*** Data under study

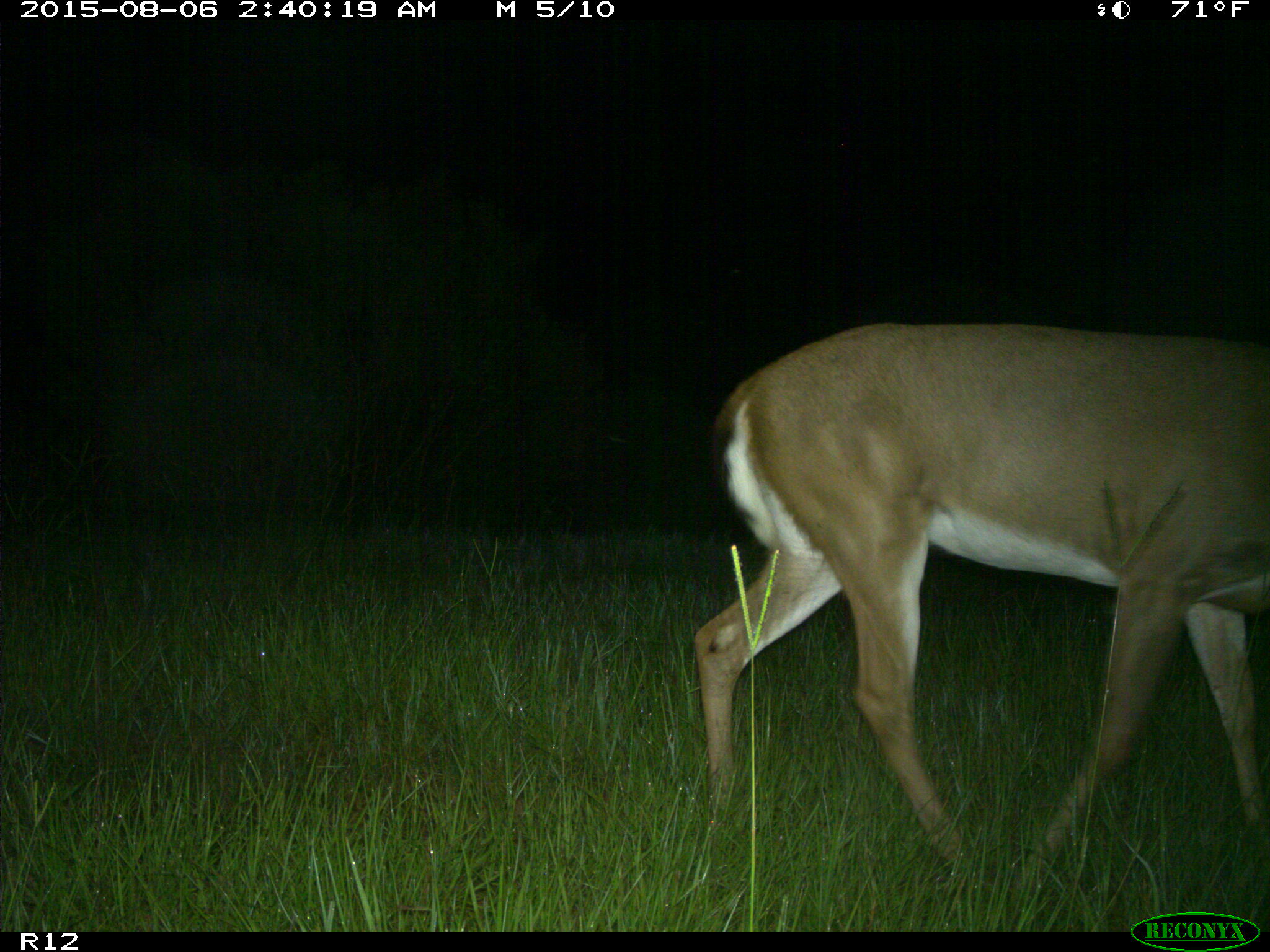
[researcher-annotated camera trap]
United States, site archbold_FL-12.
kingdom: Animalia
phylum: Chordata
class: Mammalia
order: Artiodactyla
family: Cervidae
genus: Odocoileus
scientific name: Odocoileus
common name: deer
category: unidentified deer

******
*** Data under study

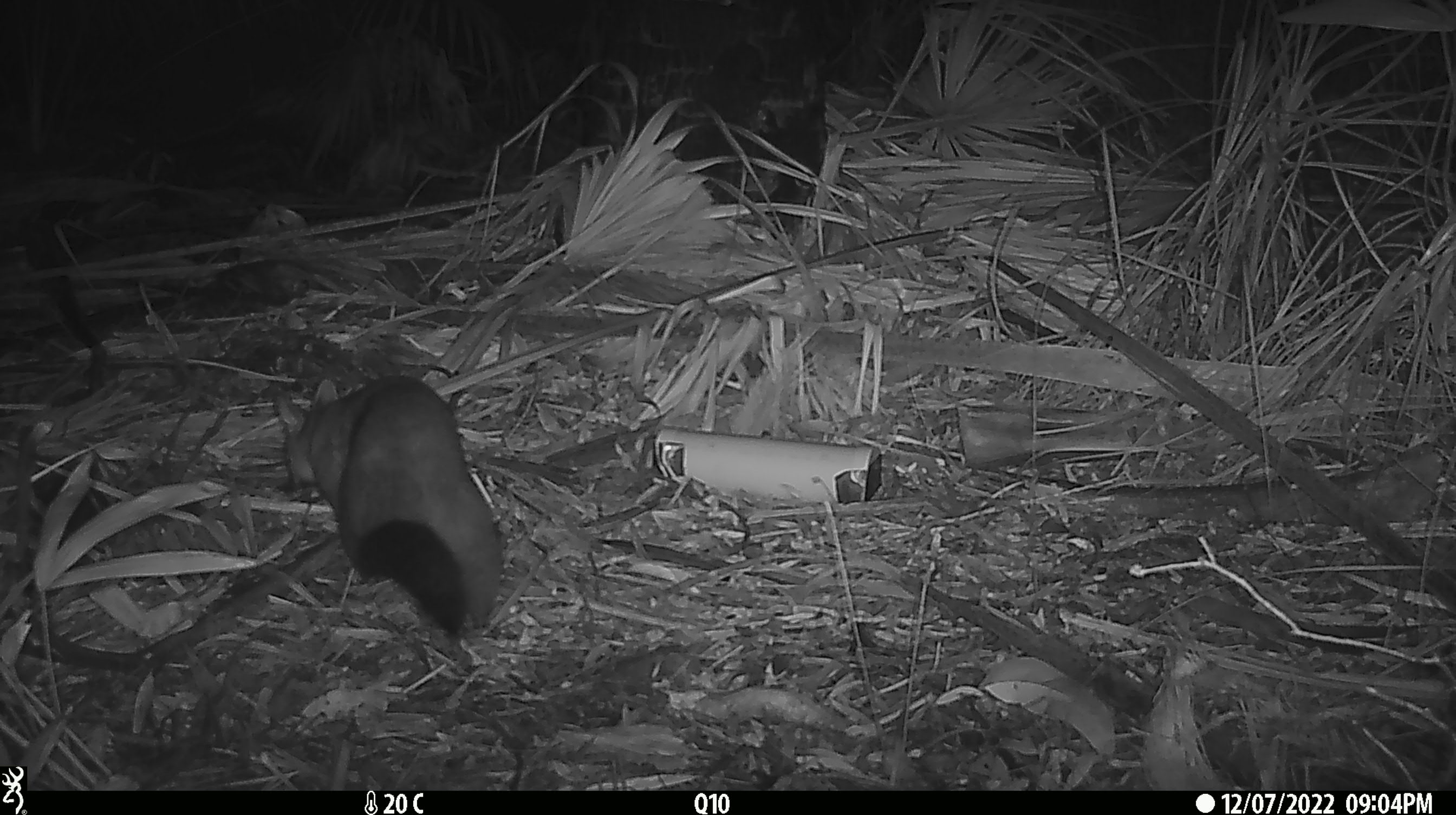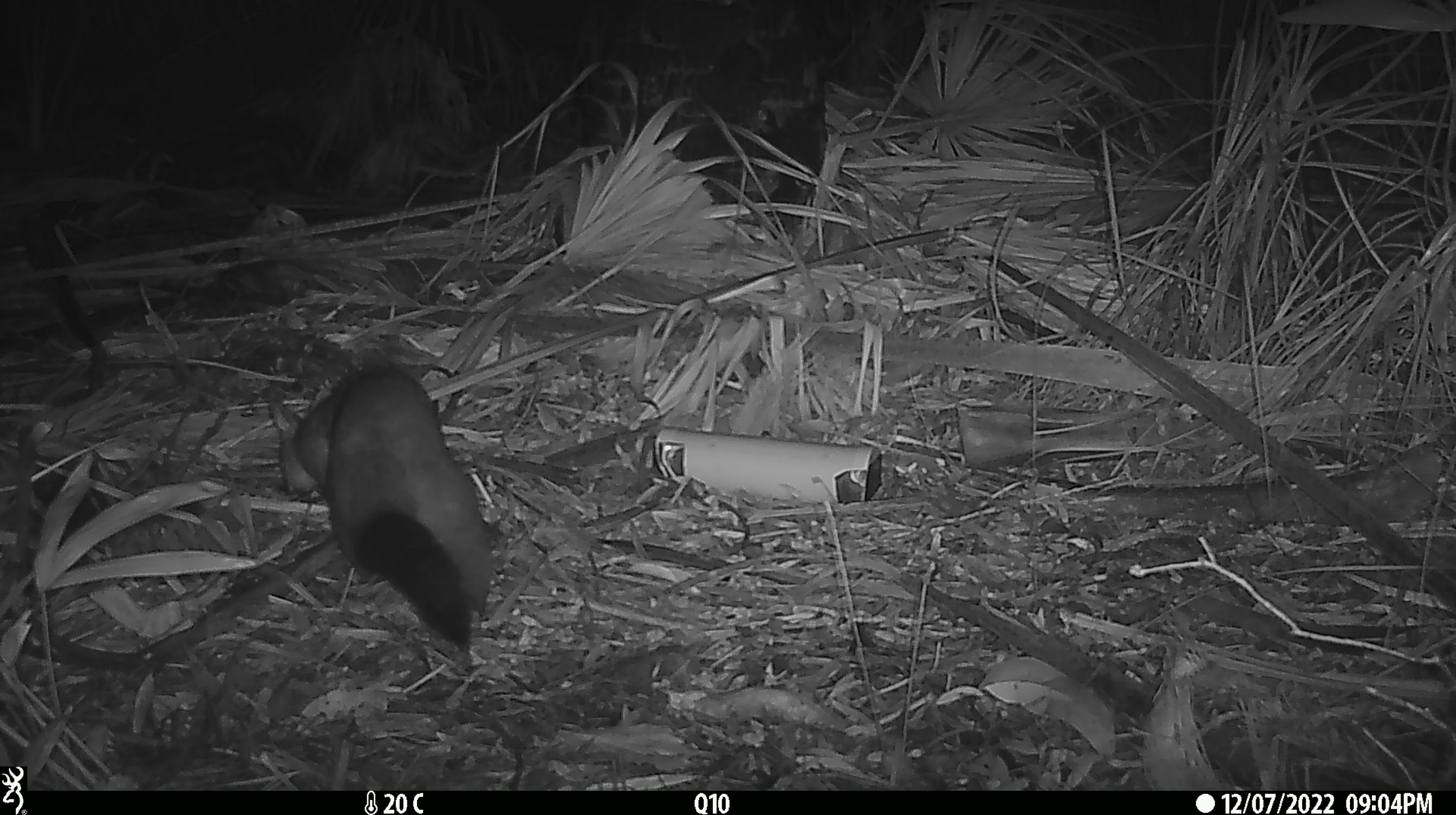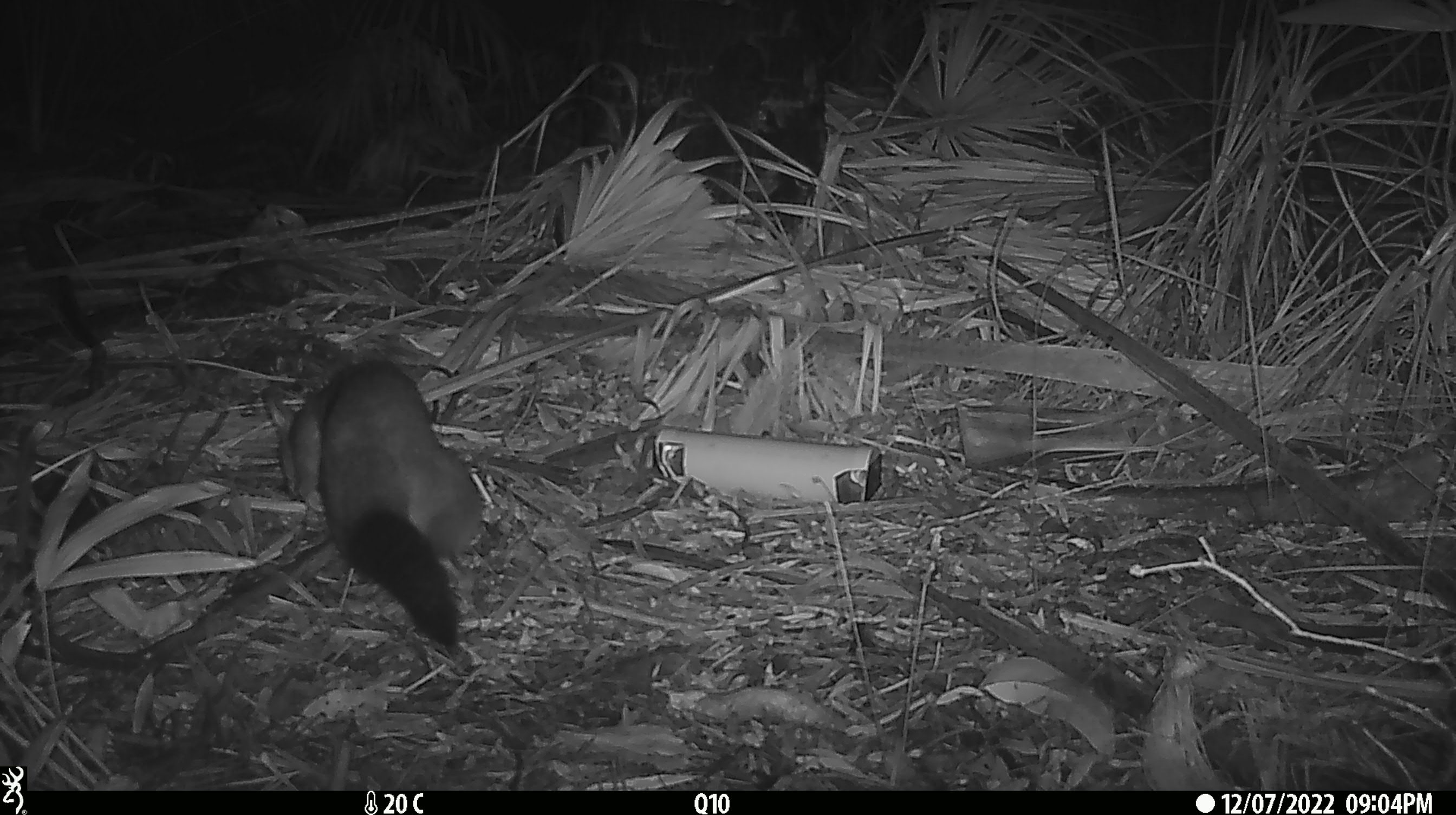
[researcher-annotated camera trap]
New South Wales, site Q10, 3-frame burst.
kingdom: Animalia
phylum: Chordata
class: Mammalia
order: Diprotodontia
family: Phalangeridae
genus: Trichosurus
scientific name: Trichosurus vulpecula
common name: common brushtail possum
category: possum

******

**Problem requirements**
Retype the portion of the data above that starts on the line with "order: Diprotodontia" and finishes on the line with "category: possum", including both of those lines.

**Task response**
order: Diprotodontia
family: Phalangeridae
genus: Trichosurus
scientific name: Trichosurus vulpecula
common name: common brushtail possum
category: possum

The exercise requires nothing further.